▶ Work to complete
a: For each statement about the mu-law passage, say yes or no to whether it agrees with the passage, and quote the deciding words. (i) Sample values of 1 through 5 are essentially useless after mu-law encoding and decoding. (ii) For every sample value above 17, the percent error is under six percent. (iii) With ULAW encoding, the percent error eventually drops below the lowest error of the high-valued cases in Figure 1.
b: Return, word for word, the part of the mu-law passage that opens with the words containing "Note that even" and closes with "the truncation process.".

— Start of Text to read —

In this case, the percent error, which begins at one-hundred percent for a sample value of 1, decreases very rapidly as the sample values increase.

Sample values of 1 through 5 are rendered essentially useless by the mu-law encode/decode process. I will explain a little later why this is true.

(Contrast this with simple truncation where the lowest 256 values were rendered useless.)

Values above 17 are very useful

For all sample values above 17, the resulting values are very useful with the percent error being less than six percent.

Note that even though the percent error never gets as low as in the high-valued cases in Figure 1, the errors that do exist are spread more uniformly across a wider dynamic range than is the case in Figure 1. That is one of the main attractions of the ULAW encoding scheme. It provides tolerable errors across a wide dynamic range as contrasted to very low errors across a narrow dynamic range for the truncation process.

What is the useful dynamic range?

— End of Text to read —
— Start of Material —

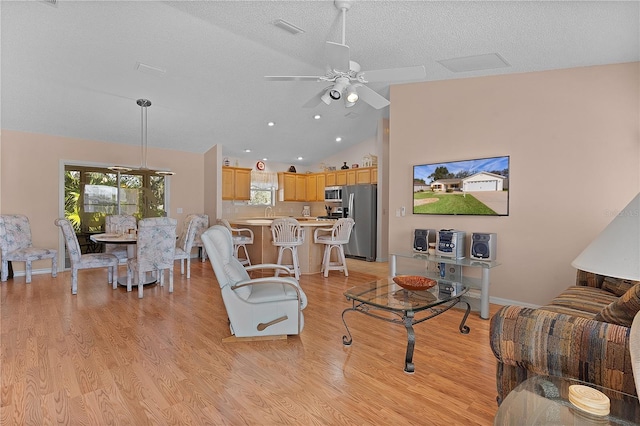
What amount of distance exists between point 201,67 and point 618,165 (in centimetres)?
499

— End of Material —

▶ Answers to the exercise
a:
(i) Yes: "Sample values of 1 through 5 are rendered essentially useless by the mu-law encode/decode process."
(ii) Yes: "For all sample values above 17, the resulting values are very useful with the percent error being less than six percent."
(iii) No: "the percent error never gets as low as in the high-valued cases in Figure 1"

b:
Note that even though the percent error never gets as low as in the high-valued cases in Figure 1, the errors that do exist are spread more uniformly across a wider dynamic range than is the case in Figure 1. That is one of the main attractions of the ULAW encoding scheme. It provides tolerable errors across a wide dynamic range as contrasted to very low errors across a narrow dynamic range for the truncation process.